For this disaster, we’ll leave the blaming and the investigating to others, but if it makes you feel any better, we award the BP disaster in the Gulf Of Mexico a ScienceAintSoBadRating of ZERO .
Inventions
Our LectricLifter (TM) product’s coming along (slowly, I admit). We’ve actually had a meeting with the testing lab (for the equivalent of UL listing) and we’re pretty sure we know who will be manufacturing it.
CORRECTION (Thanks, Alano)
The national debt should only BE 13 billion dollars. Make that 13 TRILLION big ones.

Party
CENTURY MARK
A hundred posts ago, in the first article on this blog, I said: Science has gotten beaten up in the past few years. It’s not just that it’s been starved for funds; there’s the feeling that it’s a crappy pursuit – opaque, dangerous, and inconsistent with the things that real people care about. I hope, with this blog, I can strike a small blow for the idea that science, though it most certainly CAN be complicated, is really a warm and lovely wind blowing us toward our destiny.
(My GOD I love my own writing!)
That was January, 2009. The Dow was crashing and The Nasdaq was evaporating. We were gonna have The Great(er) Depression.
George W Bush had just handed over the garage door opener and he was he glad to be rid of it. Couldn’t BELIEVE they found someone to take the job.
Since then, I’ve written articles about diseases and cures, earthquakes, animal behavior, pirates, inventions, astronomy, cosmology, robots, the search for intelligent non-earthians, alternative energy, headaches, backaches, runaway Toyotas and plenty more. Drew pictures too!
100 articles.
Not the bloody Wikipedia. But nobody gets paid here.
So 100 articles – that’s a lot.
Maybe you remember the scary robots from Boston Dynamics. I was trying to say that robotics is quietly getting good. In the meantime, Jeremy Maitin – Shepherd (University of California, Berkeley) and team’s getting its towels folded.

-- -- --

Reproduce the part of the blog post between "CORRECTION (Thanks, Alano)" and "The Great(er) Depression.", inclusive. The records that follow come from a different source than the blog post.

-- -- --

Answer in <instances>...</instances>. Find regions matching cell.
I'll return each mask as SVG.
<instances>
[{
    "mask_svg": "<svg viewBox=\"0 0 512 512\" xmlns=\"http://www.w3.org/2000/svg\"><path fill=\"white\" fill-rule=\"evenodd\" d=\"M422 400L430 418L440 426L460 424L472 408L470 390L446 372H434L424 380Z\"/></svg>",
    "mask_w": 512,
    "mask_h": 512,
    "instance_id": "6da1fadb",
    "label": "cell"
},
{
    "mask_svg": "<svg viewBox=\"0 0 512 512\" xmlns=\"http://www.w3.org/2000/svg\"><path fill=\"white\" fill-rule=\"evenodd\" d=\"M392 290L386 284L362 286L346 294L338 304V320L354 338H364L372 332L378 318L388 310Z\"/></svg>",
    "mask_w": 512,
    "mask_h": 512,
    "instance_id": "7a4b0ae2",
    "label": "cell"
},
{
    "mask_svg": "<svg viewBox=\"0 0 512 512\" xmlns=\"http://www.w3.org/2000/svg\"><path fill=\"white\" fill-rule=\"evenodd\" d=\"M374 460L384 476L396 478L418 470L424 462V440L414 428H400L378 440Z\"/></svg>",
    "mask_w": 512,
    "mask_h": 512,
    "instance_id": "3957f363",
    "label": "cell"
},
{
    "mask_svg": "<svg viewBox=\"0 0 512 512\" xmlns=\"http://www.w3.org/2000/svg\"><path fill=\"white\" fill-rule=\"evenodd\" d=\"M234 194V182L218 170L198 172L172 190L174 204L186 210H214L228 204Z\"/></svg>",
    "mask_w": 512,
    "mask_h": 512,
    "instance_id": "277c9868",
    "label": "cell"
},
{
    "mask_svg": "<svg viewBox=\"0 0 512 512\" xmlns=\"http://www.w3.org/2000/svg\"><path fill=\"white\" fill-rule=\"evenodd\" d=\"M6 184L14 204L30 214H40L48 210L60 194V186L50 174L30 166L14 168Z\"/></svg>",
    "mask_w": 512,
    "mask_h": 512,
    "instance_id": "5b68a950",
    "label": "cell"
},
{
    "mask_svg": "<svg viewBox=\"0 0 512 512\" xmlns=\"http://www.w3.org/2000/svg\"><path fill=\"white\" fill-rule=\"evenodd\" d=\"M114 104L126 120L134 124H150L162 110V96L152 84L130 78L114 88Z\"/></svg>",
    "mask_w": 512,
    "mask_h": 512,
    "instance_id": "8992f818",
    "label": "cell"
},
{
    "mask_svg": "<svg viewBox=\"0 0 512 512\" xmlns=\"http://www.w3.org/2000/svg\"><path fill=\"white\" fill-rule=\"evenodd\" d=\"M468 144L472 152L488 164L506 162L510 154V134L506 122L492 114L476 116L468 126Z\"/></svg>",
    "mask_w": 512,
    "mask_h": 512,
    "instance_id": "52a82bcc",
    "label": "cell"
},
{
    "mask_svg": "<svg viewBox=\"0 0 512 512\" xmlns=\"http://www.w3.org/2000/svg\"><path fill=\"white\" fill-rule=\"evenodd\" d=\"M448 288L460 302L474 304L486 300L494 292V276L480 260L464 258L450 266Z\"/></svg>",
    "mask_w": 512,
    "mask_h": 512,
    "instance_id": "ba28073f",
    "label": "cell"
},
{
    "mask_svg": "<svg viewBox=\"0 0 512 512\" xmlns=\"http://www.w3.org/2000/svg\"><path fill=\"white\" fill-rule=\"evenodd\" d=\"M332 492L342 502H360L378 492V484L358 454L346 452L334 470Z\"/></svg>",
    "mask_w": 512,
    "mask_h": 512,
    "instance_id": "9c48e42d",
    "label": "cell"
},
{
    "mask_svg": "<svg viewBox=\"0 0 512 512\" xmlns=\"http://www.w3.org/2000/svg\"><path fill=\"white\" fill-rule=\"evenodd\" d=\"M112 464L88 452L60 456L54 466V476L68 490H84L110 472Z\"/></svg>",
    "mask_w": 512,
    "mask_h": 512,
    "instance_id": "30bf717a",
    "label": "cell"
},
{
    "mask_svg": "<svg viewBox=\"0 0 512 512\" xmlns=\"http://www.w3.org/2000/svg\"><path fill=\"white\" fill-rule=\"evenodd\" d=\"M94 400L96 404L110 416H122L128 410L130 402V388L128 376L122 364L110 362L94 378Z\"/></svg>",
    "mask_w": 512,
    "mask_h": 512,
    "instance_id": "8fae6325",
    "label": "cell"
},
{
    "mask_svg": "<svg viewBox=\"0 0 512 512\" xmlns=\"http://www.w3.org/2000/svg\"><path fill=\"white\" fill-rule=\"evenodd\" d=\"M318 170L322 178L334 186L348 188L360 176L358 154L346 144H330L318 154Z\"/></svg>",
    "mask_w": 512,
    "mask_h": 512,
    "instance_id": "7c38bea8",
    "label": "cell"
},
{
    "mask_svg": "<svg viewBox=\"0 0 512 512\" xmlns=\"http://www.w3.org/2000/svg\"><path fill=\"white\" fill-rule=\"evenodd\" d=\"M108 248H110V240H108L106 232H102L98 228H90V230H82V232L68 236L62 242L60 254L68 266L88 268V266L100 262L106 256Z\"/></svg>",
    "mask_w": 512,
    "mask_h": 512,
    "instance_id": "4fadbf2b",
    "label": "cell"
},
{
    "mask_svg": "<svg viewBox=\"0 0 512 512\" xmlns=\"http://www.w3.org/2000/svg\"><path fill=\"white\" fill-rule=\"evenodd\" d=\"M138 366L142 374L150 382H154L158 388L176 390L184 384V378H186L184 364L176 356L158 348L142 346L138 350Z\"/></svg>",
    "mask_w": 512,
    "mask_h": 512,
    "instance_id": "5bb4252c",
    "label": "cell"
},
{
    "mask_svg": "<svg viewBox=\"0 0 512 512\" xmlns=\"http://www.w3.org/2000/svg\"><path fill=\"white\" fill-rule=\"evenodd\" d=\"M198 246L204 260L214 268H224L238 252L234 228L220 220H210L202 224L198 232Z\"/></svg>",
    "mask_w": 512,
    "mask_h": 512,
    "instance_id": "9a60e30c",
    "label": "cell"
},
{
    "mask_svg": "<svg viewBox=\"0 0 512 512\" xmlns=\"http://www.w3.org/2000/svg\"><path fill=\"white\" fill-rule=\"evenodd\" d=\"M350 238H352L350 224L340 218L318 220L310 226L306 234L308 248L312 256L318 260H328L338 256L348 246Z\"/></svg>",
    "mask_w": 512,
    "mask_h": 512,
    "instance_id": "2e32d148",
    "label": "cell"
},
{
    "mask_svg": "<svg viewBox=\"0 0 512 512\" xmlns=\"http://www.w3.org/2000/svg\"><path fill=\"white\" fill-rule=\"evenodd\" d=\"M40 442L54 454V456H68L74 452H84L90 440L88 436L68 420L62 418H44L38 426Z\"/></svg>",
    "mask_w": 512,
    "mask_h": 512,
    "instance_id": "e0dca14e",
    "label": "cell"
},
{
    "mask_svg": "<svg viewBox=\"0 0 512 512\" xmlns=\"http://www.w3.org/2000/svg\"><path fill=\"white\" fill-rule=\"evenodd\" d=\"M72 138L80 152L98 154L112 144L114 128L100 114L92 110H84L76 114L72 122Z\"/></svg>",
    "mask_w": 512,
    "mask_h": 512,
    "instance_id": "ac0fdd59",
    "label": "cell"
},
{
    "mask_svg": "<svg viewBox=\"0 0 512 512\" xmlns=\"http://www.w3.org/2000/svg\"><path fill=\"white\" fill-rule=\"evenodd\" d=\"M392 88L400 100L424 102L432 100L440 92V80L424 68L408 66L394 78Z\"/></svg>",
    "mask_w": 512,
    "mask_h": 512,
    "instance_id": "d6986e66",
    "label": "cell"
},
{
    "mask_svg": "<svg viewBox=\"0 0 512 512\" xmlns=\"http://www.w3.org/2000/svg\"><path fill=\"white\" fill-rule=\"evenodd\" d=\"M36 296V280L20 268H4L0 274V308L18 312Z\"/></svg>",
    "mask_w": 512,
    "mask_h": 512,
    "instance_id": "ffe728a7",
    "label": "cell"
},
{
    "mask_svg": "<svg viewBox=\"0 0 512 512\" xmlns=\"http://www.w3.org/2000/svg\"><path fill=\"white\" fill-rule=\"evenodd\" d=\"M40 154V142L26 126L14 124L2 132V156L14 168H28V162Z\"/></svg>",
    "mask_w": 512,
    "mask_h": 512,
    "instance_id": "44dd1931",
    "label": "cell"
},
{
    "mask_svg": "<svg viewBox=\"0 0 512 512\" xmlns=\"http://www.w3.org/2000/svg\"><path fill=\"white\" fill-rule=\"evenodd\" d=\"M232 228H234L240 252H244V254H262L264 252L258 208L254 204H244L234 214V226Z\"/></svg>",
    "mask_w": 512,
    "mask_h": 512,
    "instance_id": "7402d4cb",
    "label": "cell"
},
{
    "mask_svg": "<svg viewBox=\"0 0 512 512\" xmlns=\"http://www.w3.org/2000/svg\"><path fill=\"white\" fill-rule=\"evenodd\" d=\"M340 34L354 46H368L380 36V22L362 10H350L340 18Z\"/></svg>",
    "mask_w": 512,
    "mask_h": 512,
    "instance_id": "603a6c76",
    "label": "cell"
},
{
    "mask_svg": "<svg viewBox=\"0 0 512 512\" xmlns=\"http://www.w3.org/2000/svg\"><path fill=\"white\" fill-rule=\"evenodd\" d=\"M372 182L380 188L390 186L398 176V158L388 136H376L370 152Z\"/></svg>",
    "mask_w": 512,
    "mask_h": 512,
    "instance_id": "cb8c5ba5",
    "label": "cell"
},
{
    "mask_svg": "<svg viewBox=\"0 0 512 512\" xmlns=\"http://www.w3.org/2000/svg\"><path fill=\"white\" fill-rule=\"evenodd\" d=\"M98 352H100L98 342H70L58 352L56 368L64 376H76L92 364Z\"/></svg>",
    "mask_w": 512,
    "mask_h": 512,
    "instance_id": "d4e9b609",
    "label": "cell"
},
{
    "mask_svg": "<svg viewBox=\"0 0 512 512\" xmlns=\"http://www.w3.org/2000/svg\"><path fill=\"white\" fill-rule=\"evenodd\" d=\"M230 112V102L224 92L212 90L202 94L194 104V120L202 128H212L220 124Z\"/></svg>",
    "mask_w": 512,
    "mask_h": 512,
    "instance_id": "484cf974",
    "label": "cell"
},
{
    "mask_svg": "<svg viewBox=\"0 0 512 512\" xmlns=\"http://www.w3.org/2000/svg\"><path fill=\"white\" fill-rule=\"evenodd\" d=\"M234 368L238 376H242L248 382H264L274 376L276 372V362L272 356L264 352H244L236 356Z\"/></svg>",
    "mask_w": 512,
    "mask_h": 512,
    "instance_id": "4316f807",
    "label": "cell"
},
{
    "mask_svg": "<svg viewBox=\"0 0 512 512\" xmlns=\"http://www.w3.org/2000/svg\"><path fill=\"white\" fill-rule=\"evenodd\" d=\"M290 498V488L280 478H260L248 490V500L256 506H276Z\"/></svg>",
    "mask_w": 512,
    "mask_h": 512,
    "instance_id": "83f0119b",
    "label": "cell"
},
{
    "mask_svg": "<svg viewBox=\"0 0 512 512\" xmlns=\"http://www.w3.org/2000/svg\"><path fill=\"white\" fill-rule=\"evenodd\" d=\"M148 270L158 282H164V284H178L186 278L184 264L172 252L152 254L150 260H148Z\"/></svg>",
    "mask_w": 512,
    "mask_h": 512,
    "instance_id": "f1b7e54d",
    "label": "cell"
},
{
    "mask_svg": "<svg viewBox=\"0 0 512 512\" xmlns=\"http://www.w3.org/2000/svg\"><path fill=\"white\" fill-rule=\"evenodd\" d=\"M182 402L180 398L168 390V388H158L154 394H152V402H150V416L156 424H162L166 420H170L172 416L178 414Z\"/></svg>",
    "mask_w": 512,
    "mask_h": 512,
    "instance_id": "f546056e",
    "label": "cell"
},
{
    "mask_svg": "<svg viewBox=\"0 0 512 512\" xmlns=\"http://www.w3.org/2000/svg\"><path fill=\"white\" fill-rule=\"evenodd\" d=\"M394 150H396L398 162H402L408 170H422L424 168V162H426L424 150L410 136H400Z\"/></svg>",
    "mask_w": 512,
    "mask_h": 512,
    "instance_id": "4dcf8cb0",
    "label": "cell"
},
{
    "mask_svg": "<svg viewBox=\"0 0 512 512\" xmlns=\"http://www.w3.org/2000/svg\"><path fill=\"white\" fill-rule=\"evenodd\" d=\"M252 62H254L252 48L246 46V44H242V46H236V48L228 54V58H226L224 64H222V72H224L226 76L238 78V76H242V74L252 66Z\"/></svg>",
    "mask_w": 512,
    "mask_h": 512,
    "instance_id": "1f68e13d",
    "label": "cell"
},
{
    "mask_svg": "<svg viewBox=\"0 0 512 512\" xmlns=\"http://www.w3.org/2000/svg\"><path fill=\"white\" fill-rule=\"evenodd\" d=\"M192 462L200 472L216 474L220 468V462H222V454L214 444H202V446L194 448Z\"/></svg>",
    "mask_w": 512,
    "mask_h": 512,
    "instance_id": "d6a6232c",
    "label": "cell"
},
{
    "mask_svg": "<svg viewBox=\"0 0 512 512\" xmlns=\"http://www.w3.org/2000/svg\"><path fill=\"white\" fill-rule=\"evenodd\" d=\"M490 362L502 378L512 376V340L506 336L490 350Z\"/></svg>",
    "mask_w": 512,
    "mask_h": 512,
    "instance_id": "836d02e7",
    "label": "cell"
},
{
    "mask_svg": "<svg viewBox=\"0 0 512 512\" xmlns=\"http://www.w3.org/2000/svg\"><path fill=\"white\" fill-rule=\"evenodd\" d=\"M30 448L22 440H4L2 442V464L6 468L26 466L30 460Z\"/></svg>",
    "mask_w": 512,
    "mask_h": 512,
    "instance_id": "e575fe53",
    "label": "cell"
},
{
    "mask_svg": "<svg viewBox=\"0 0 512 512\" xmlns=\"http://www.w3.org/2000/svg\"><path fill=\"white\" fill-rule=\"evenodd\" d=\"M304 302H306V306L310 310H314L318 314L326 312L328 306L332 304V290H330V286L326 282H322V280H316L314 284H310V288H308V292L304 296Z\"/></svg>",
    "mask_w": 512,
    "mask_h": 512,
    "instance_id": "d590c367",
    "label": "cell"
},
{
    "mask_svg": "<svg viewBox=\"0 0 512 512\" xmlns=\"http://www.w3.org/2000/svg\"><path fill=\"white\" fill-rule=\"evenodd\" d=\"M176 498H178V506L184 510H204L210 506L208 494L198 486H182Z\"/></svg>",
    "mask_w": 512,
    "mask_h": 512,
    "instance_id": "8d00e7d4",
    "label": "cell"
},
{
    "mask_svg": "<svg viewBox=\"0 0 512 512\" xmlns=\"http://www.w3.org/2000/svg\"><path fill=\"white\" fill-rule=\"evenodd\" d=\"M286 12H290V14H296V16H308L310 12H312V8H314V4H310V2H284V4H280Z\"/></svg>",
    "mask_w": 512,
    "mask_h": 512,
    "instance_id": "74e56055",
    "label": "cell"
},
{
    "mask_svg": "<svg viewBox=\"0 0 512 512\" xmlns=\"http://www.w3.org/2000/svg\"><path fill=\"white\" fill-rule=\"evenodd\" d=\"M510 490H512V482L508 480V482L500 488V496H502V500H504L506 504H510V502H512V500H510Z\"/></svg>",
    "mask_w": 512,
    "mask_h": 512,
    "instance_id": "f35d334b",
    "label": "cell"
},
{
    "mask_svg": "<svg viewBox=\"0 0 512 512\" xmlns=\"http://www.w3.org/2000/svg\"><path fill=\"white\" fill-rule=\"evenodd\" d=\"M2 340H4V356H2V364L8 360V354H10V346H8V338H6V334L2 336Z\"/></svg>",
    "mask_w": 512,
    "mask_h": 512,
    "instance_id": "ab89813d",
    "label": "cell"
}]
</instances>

-- -- --

WRITTEN RESPONSE -
CORRECTION (Thanks, Alano)
The national debt should only BE 13 billion dollars. Make that 13 TRILLION big ones.

Party
CENTURY MARK
A hundred posts ago, in the first article on this blog, I said: Science has gotten beaten up in the past few years. It’s not just that it’s been starved for funds; there’s the feeling that it’s a crappy pursuit – opaque, dangerous, and inconsistent with the things that real people care about. I hope, with this blog, I can strike a small blow for the idea that science, though it most certainly CAN be complicated, is really a warm and lovely wind blowing us toward our destiny.
(My GOD I love my own writing!)
That was January, 2009. The Dow was crashing and The Nasdaq was evaporating. We were gonna have The Great(er) Depression.